━━━ Record list

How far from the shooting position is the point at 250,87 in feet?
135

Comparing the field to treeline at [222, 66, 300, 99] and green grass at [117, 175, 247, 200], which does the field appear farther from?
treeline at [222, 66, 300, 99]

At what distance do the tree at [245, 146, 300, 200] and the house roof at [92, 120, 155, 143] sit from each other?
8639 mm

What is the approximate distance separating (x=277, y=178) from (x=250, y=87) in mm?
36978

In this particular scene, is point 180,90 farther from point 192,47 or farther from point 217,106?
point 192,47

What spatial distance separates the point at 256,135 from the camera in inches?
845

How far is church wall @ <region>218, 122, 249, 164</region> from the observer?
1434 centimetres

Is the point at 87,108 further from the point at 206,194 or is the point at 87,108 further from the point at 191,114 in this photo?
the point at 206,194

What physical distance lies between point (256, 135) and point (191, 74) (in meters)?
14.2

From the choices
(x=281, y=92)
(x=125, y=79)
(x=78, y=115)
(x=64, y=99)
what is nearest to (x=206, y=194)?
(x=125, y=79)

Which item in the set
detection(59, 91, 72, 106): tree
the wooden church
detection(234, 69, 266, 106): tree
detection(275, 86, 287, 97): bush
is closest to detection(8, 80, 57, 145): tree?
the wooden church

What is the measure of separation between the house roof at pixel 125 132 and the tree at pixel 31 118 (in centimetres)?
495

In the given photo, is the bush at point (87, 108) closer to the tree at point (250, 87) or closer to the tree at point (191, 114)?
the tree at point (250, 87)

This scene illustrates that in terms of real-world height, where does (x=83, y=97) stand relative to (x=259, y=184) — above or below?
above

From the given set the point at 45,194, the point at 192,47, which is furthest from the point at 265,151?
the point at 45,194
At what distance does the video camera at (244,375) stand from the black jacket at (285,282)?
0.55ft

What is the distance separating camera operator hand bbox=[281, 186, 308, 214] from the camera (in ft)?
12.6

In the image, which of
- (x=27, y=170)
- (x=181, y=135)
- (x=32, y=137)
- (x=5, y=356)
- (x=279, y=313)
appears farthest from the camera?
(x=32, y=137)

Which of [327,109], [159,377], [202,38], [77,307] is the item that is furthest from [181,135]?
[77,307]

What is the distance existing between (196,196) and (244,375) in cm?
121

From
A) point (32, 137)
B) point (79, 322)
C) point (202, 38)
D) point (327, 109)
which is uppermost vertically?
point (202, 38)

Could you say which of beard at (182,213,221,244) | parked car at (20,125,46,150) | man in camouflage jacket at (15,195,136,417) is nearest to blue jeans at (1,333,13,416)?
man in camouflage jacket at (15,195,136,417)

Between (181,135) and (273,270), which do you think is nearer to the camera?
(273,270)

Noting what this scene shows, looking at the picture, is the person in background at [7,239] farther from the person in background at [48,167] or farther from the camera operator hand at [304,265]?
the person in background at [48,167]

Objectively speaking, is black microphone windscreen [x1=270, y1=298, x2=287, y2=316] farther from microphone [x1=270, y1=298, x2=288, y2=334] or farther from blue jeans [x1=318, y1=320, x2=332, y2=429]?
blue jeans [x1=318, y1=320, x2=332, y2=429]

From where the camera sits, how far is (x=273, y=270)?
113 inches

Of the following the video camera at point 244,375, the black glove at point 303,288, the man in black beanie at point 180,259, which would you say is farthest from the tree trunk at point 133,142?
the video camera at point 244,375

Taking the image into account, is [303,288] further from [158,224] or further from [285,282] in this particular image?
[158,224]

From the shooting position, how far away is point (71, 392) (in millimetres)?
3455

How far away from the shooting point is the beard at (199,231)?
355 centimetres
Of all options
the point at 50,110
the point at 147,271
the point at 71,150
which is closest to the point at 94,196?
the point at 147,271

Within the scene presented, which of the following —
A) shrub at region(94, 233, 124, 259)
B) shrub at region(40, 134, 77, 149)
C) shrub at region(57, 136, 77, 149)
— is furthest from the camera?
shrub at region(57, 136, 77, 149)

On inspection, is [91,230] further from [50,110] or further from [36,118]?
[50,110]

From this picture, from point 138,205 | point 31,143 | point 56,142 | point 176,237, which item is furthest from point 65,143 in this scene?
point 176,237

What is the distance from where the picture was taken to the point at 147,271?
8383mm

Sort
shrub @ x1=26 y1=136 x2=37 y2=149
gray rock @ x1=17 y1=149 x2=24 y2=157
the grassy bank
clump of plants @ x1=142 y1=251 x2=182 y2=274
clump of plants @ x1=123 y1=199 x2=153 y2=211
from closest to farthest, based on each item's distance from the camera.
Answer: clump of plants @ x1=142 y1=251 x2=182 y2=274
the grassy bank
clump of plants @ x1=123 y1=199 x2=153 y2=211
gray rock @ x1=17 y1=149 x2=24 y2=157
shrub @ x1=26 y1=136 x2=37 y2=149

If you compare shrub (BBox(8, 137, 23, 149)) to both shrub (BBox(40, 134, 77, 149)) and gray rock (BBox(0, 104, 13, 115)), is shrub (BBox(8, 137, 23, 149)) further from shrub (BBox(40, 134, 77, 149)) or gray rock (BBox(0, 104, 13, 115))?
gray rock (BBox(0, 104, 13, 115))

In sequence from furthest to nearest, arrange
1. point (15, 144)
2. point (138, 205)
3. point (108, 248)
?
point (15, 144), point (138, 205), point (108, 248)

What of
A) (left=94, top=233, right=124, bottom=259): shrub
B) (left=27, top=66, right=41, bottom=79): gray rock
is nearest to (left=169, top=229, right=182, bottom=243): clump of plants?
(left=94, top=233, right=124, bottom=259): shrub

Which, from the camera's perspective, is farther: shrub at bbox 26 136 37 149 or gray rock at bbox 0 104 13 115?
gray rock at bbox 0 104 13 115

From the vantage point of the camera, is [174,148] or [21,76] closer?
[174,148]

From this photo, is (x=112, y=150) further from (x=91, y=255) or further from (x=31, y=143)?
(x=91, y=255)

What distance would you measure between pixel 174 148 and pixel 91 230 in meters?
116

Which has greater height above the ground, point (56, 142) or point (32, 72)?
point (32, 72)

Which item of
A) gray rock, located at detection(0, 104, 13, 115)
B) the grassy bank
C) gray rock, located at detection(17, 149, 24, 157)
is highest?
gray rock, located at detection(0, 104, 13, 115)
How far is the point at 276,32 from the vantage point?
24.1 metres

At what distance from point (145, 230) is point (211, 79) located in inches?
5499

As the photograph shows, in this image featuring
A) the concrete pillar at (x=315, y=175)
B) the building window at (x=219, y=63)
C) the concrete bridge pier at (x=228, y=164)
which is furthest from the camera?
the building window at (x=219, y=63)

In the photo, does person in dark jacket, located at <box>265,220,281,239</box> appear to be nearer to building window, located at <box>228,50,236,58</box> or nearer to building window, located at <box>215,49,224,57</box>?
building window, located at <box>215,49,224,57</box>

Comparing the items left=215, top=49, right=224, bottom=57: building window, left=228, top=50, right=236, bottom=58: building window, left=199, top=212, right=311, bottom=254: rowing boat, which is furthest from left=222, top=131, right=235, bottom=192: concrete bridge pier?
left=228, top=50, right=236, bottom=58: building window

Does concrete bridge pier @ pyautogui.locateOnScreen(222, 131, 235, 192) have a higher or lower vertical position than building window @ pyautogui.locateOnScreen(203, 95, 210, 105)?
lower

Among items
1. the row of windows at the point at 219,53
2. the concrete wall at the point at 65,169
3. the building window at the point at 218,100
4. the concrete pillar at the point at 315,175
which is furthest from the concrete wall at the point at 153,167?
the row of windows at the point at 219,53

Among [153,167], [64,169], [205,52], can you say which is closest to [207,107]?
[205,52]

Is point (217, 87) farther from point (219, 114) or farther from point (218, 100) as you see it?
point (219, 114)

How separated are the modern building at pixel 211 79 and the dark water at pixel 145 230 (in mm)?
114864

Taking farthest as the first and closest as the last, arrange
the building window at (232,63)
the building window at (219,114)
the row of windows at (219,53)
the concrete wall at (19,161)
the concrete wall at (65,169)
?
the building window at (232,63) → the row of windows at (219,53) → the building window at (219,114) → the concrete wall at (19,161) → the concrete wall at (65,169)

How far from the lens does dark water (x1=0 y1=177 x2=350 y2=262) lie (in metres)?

━━━━━━

*Exercise requirements*
Find the line containing "Among [153,167], [64,169], [205,52], can". Reproduce it exactly, along with every line after it through the last.

*Answer*
Among [153,167], [64,169], [205,52], can you say which is closest to [207,107]?
[205,52]

Is point (217, 87) farther from point (219, 114) or farther from point (218, 100) as you see it?
point (219, 114)

How separated are the modern building at pixel 211 79 and the dark water at pixel 145 230 (in mm)?
114864

Taking farthest as the first and closest as the last, arrange
the building window at (232,63)
the building window at (219,114)
the row of windows at (219,53)
the concrete wall at (19,161)
the concrete wall at (65,169)
?
the building window at (232,63) → the row of windows at (219,53) → the building window at (219,114) → the concrete wall at (19,161) → the concrete wall at (65,169)

How far from the lens does dark water (x1=0 y1=177 x2=350 y2=262) lie (in metres)?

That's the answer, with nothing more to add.